**What this task involves:** Please output the line containing "genus: Papio" and all lines that follow it in the data below, exactly, with no pictures.

(Records drawn from a dataset)
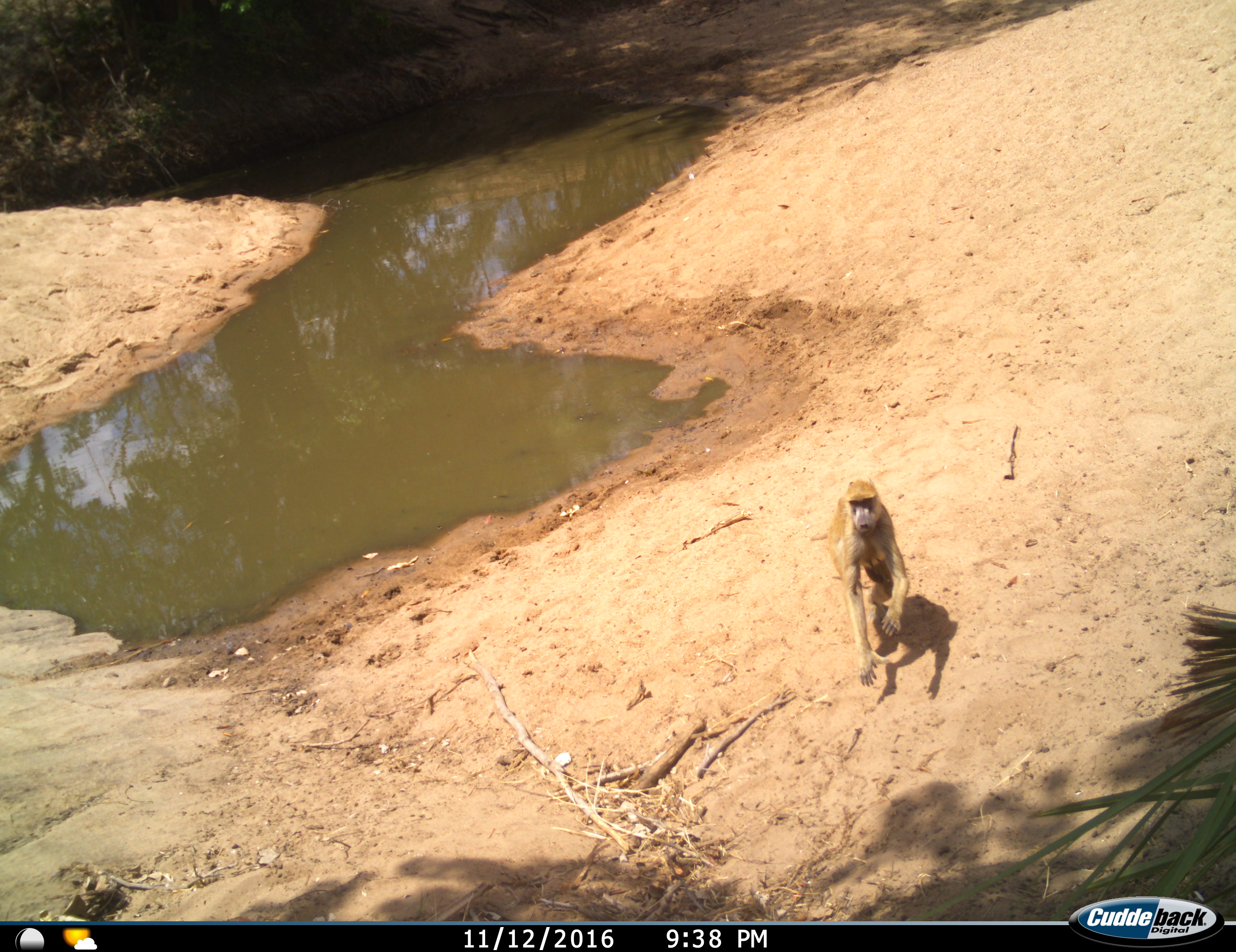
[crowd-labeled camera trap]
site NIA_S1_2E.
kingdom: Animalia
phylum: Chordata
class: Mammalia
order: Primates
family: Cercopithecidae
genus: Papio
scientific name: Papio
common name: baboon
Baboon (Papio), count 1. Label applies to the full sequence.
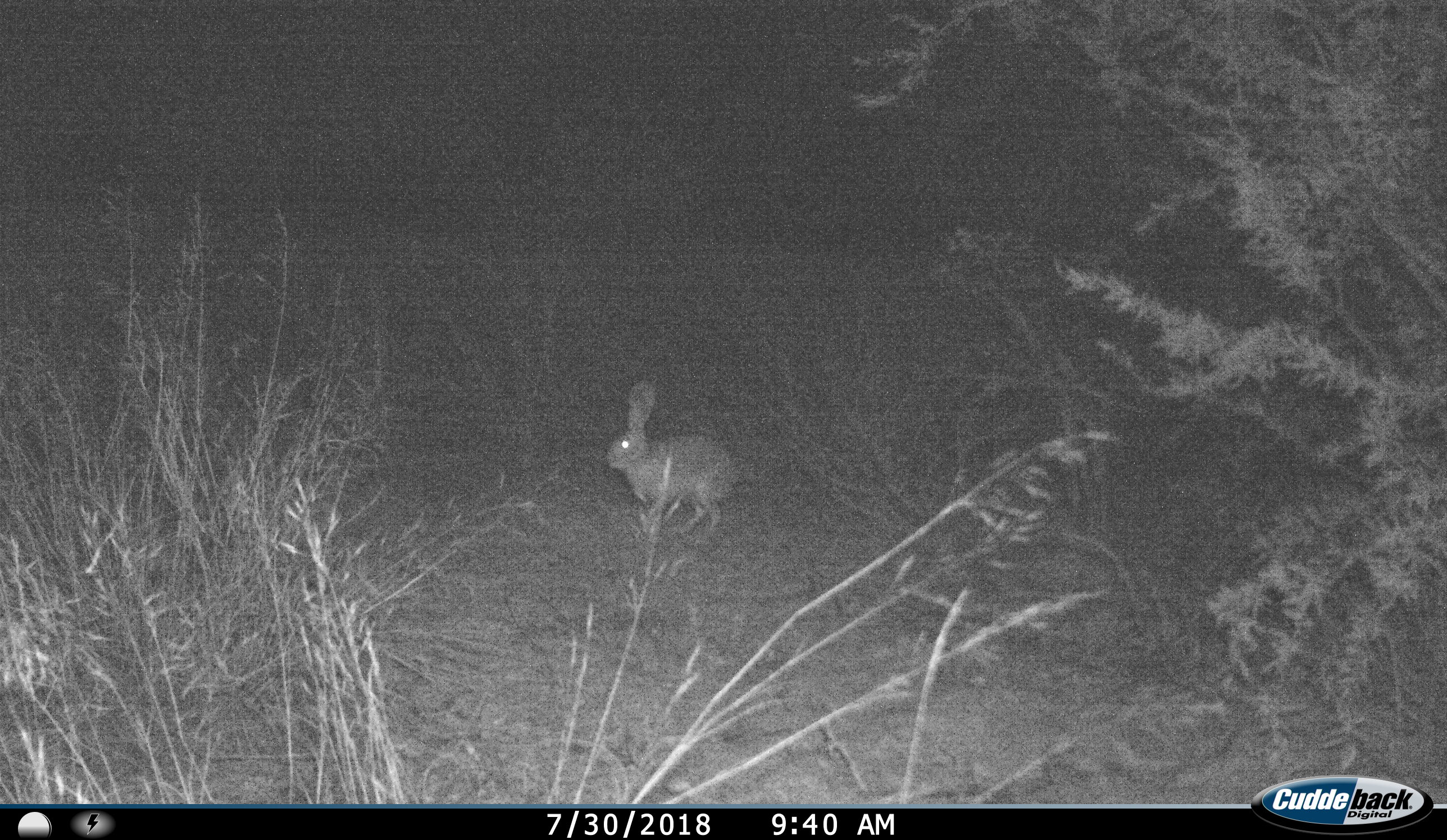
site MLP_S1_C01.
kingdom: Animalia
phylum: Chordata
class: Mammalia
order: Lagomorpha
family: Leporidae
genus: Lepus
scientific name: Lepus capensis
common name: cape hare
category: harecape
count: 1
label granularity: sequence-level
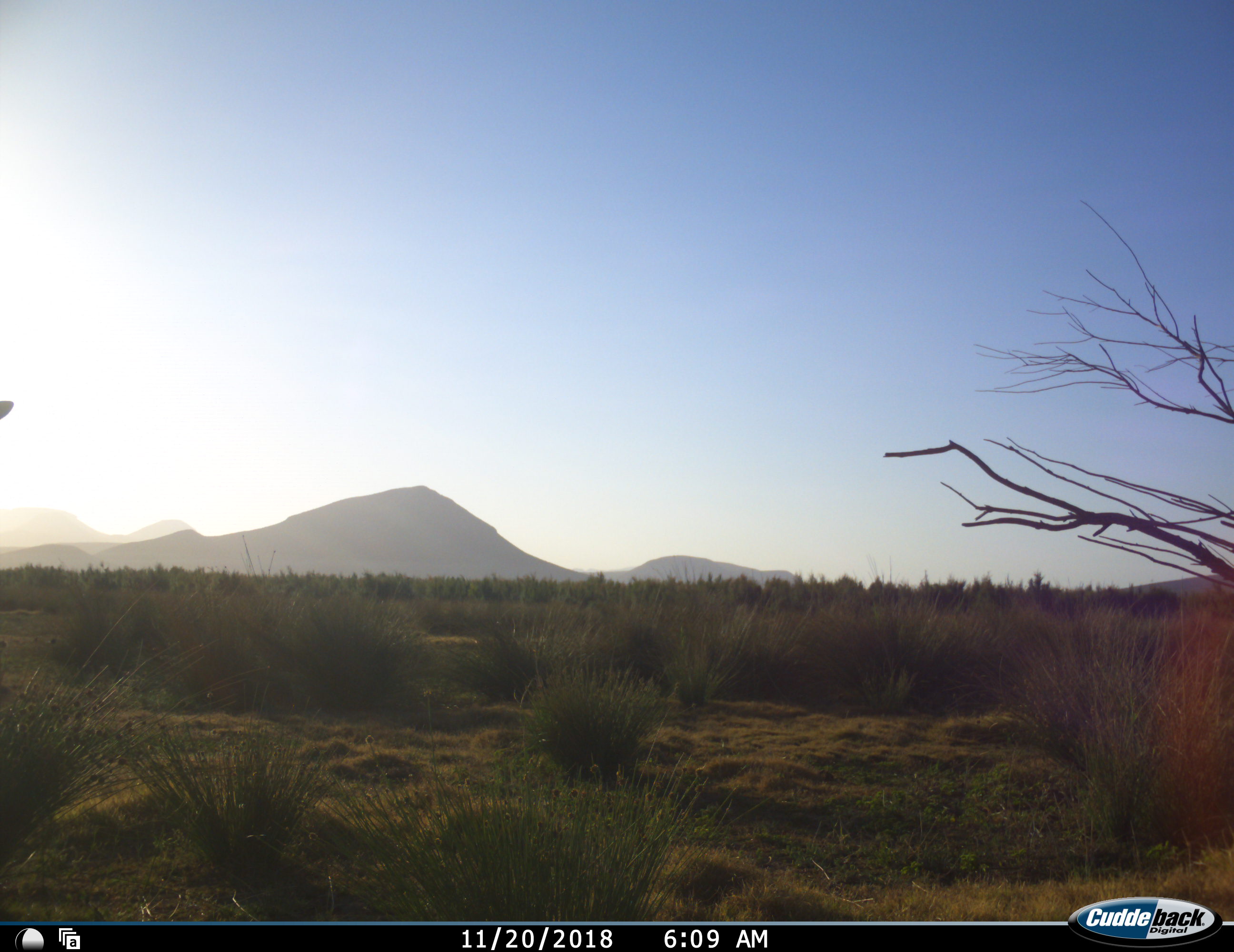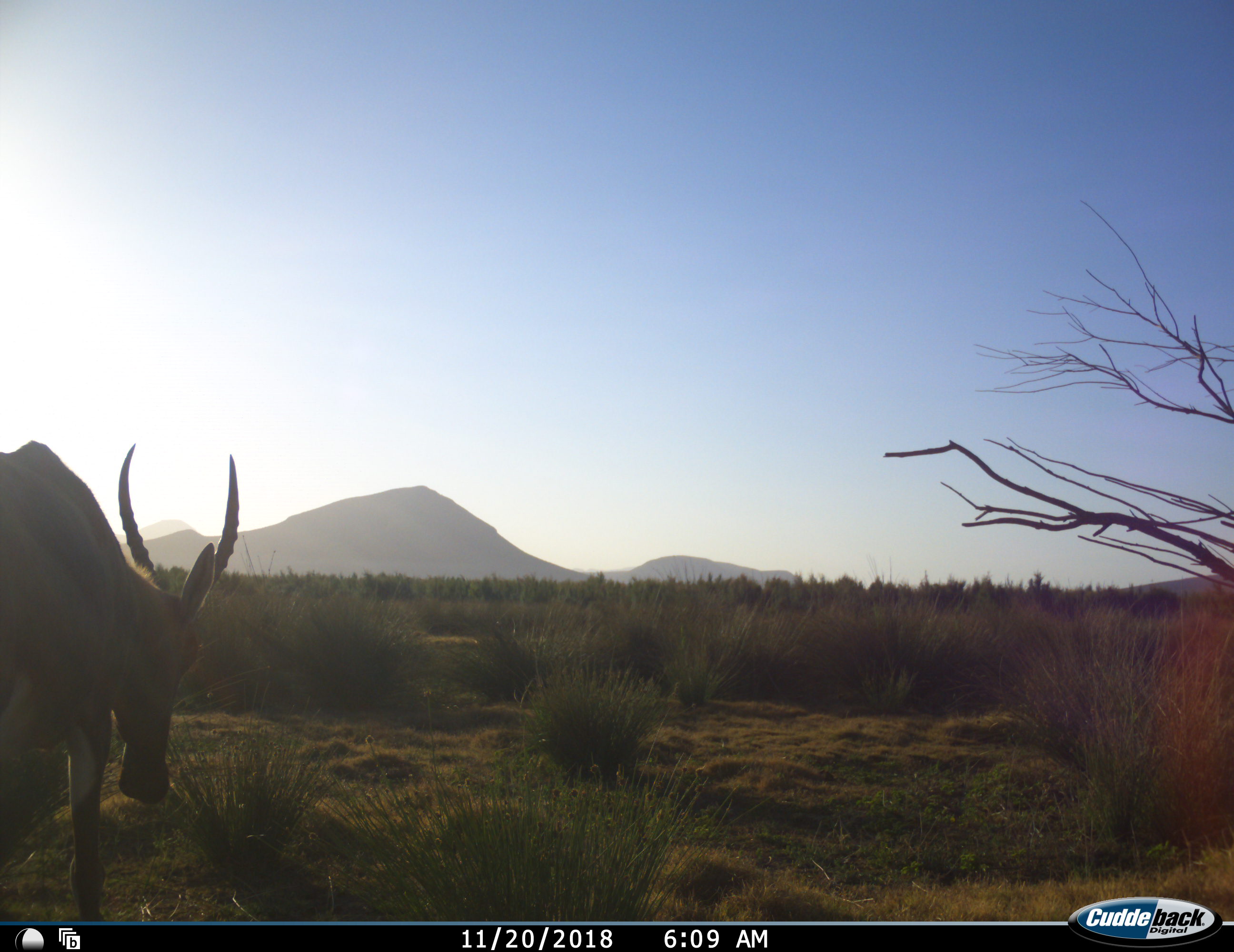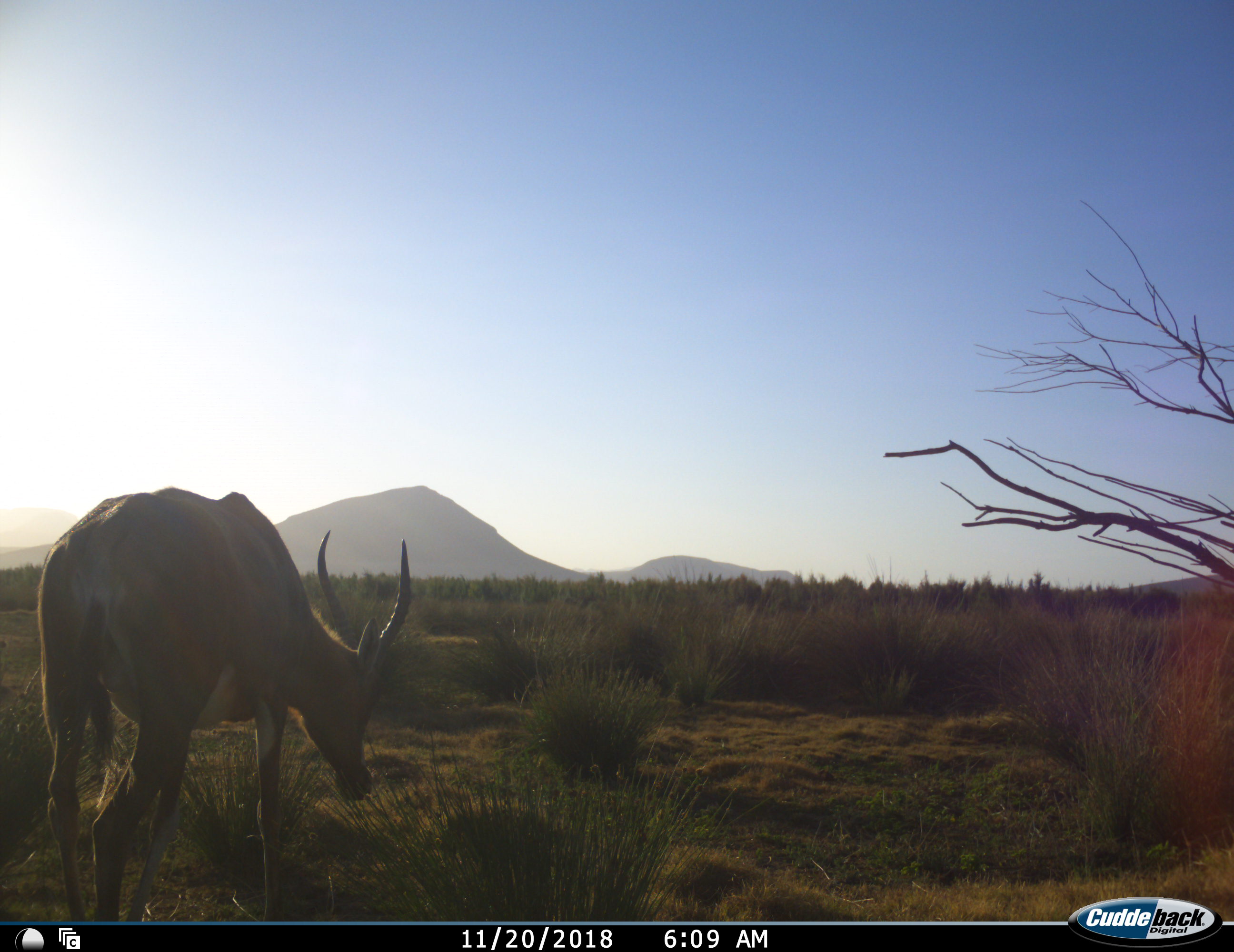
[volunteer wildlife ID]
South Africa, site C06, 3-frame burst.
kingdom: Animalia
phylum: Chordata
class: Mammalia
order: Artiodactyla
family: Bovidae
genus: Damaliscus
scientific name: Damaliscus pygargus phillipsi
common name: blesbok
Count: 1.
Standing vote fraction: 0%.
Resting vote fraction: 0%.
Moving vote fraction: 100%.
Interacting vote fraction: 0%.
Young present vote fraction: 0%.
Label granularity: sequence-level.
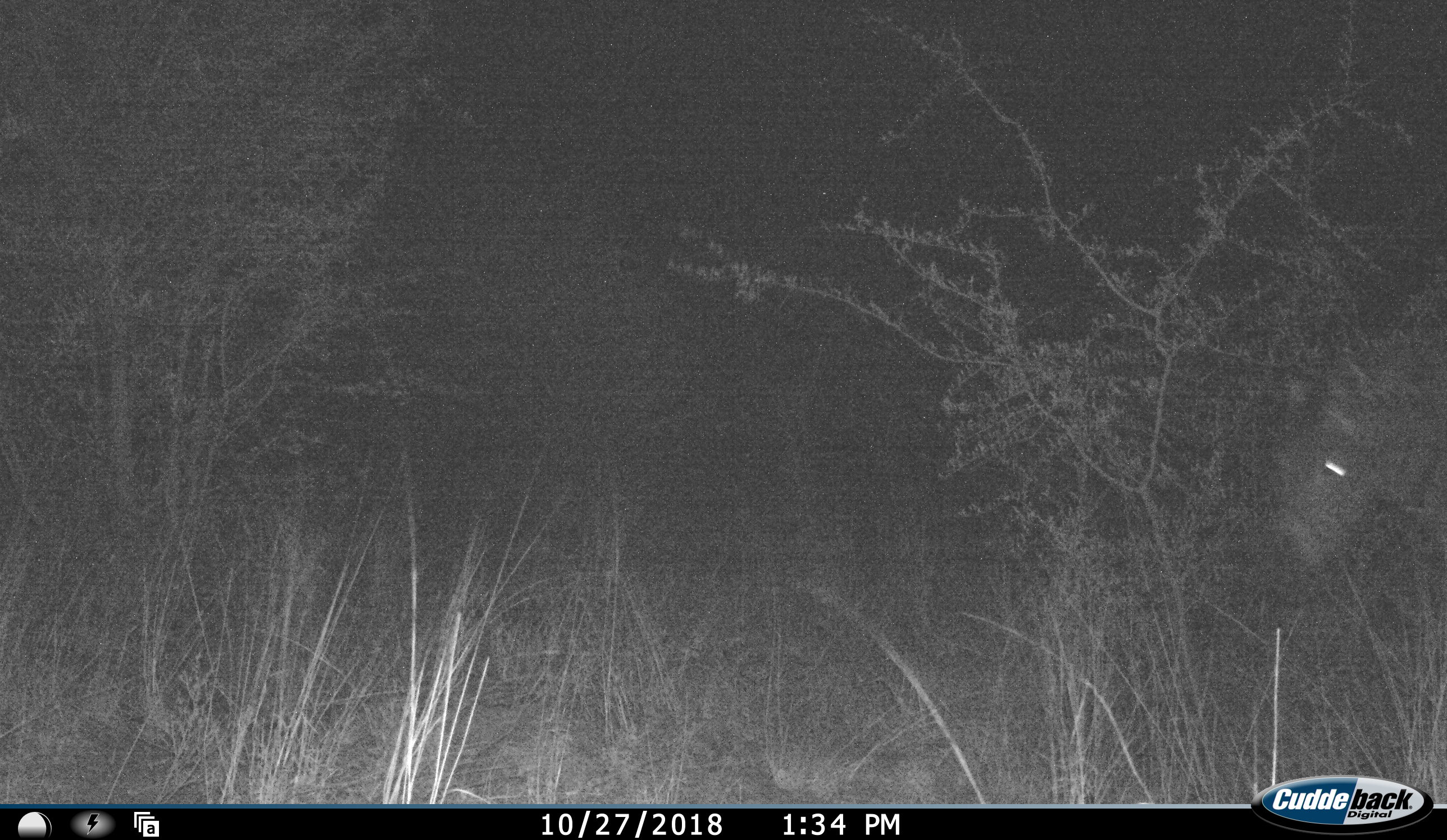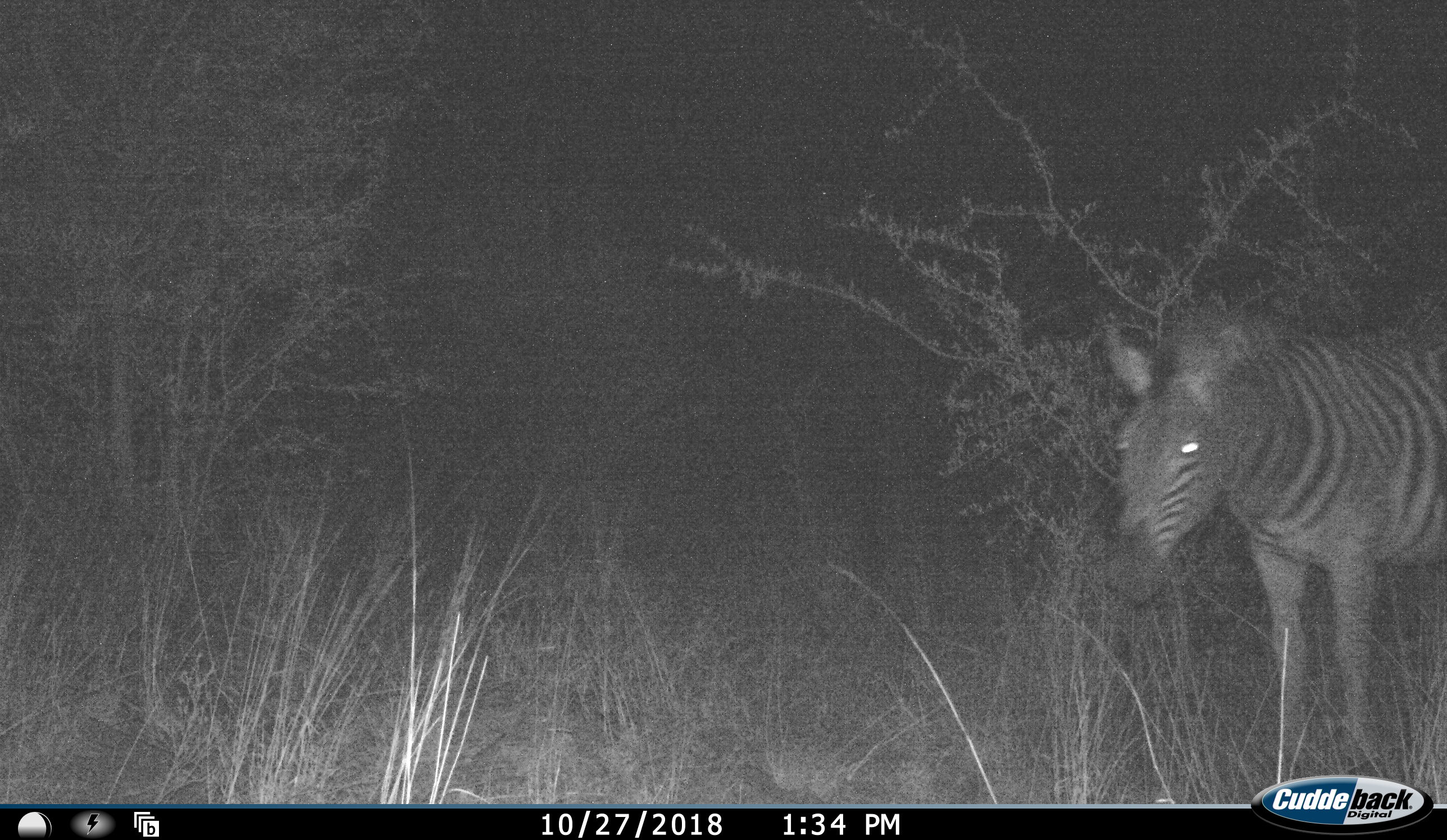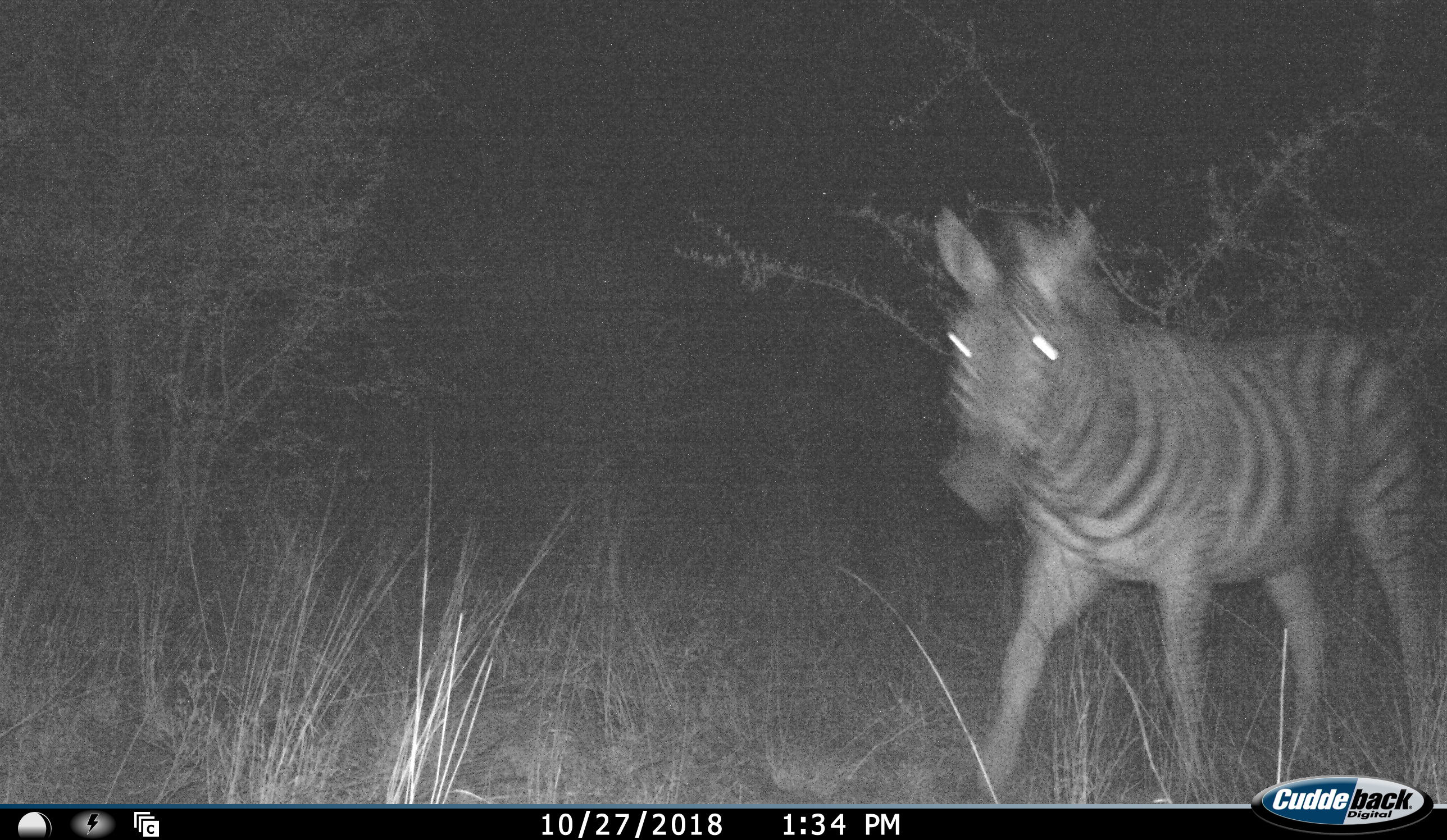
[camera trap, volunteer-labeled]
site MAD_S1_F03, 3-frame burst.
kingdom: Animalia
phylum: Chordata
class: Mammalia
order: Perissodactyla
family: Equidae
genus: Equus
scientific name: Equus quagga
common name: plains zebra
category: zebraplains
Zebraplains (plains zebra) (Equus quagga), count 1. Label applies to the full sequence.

**Exercise solution:**
genus: Papio
scientific name: Papio
common name: baboon
Baboon (Papio), count 1. Label applies to the full sequence.
site MLP_S1_C01.
kingdom: Animalia
phylum: Chordata
class: Mammalia
order: Lagomorpha
family: Leporidae
genus: Lepus
scientific name: Lepus capensis
common name: cape hare
category: harecape
count: 1
label granularity: sequence-level
[volunteer wildlife ID]
South Africa, site C06, 3-frame burst.
kingdom: Animalia
phylum: Chordata
class: Mammalia
order: Artiodactyla
family: Bovidae
genus: Damaliscus
scientific name: Damaliscus pygargus phillipsi
common name: blesbok
Count: 1.
Standing vote fraction: 0%.
Resting vote fraction: 0%.
Moving vote fraction: 100%.
Interacting vote fraction: 0%.
Young present vote fraction: 0%.
Label granularity: sequence-level.
[camera trap, volunteer-labeled]
site MAD_S1_F03, 3-frame burst.
kingdom: Animalia
phylum: Chordata
class: Mammalia
order: Perissodactyla
family: Equidae
genus: Equus
scientific name: Equus quagga
common name: plains zebra
category: zebraplains
Zebraplains (plains zebra) (Equus quagga), count 1. Label applies to the full sequence.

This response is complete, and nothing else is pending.